# Tried my canned meatloaf :(



## masterspark (Sep 2, 2012)

x


----------



## Hooch (Jul 22, 2011)

Ill send you my receipe as soon as I can get on a computer...I add Chinese hot sause n a-1 to my batches n it gives it good flavor n kick fresh or canned...


----------



## OldCootHillbilly (Jul 9, 2010)

It do change a bit from cannin from bakin. Cannin be a hot, wet, sealed envirionment where bakin be a hot, dry enviroment.

The recipe I used fer my turkey meatloaf was great baked an still really good canned. Try some smaller batch's till yall find one what ya like.

Here be a link ta my recipe. Yall can use hamburger instead works just as well.

http://www.preparedsociety.com/forum/f36/canned-turkey-meatloaf-18342/

Remember, cannin tends ta intensify seasonin, to much an it ain't gonna be good. Best ta be a bit conservative till yall find the right ballance. Hope the next batch be better fer yall. Don't give up, yall get it sooner er later.


----------



## Dixie (Sep 20, 2010)

My cheese turned out like rubber :dunno:


----------



## Hooch (Jul 22, 2011)

here is how I can it:
-- about 8 pounds burger
--either
4 packets of meatloaf seasoning 

* Ive used my own blend of seasoning when I didnt have the packets but its always a guessing job...
use: garlic peprikia pepper onion power

11 eggs

1 3/4 cup katsup

about 1/2 a table size jar of A-1 sauce

a few squirts of chinese hotsauce (the kind with the rooster on the bottle) or im sure your fave hot sauce will do

cold pack in wide mouth jars leave 1 1/2 inch of headspace for grease

90 min @ 11 pounds pressure. 

This gives me 7 quarts. Often I have some leftover because the meat pack I buy are not exact. That has worked out because I cook up either burgers or have enough for a small loaf n get to try it out. 

anyways...have fun


----------



## OldCootHillbilly (Jul 9, 2010)

Here be an idear fer ya masterspark, try this.
• • • •
### EXERCISE INSTRUCTIONS
#1 Reproduce the portion of the canned meatloaf thread that opens with the words containing "The recipe I" and closes with "just as well.".
#2 In the canned meatloaf thread, how long and at what pressure does Hooch process the jars?
#3 Extend the canned meatloaf thread by writing what comes next after its final post.
The lines that come after this are separate material and have no connection to the canned meatloaf thread.

### DATASET EXTRACT
• • • •
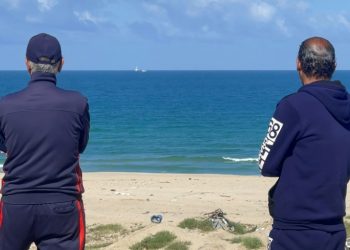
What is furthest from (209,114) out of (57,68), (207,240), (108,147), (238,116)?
(57,68)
• • • •
### ANSWER SET
#1
The recipe I used fer my turkey meatloaf was great baked an still really good canned. Try some smaller batch's till yall find one what ya like.

Here be a link ta my recipe. Yall can use hamburger instead works just as well.

#2 90 minutes at 11 pounds of pressure.

#3
Mix ya up a batch a meatloaf, just yer regular recipe (use mine ifin ya like er maybe yall got a favorite), can one batch (make em small till ya find what works) then bake one in a pan like normal.

Taste test the two. Yall notice that the baked one tastes different then the canned one. Find what ya need ta add ta the canned one ta make it more acceptable ta yer family. Trial an error what it gonna take till yall get it tweaked just right.

I use oatmeal in mine. It comes outa the jar in a real nice cyclinder an slices up real nice.

Keep tryin friend, it'll work out.


----------



## Tank_Girl (Dec 26, 2011)

I just wonder if you were to roast the meatloaf in the canning jars in the oven first and then pressure can them?

Obviously you'd have to put the meatloaf into a cold oven to start it or the jars would crack.

Maybe it would give you that typical fresh-out-of-the-oven taste that is missing from cold packed canned meatloaf?


----------



## DJgang (Apr 10, 2011)

Tank_Girl said:


> I just wonder if you were to roast the meatloaf in the canning jars in the oven first and then pressure can them?
> 
> Obviously you'd have to put the meatloaf into a cold oven to start it or the jars would crack.
> 
> Maybe it would give you that typical fresh-out-of-the-oven taste that is missing from cold packed canned meatloaf?


Good thought. And maybe drain off some of the fat before canning?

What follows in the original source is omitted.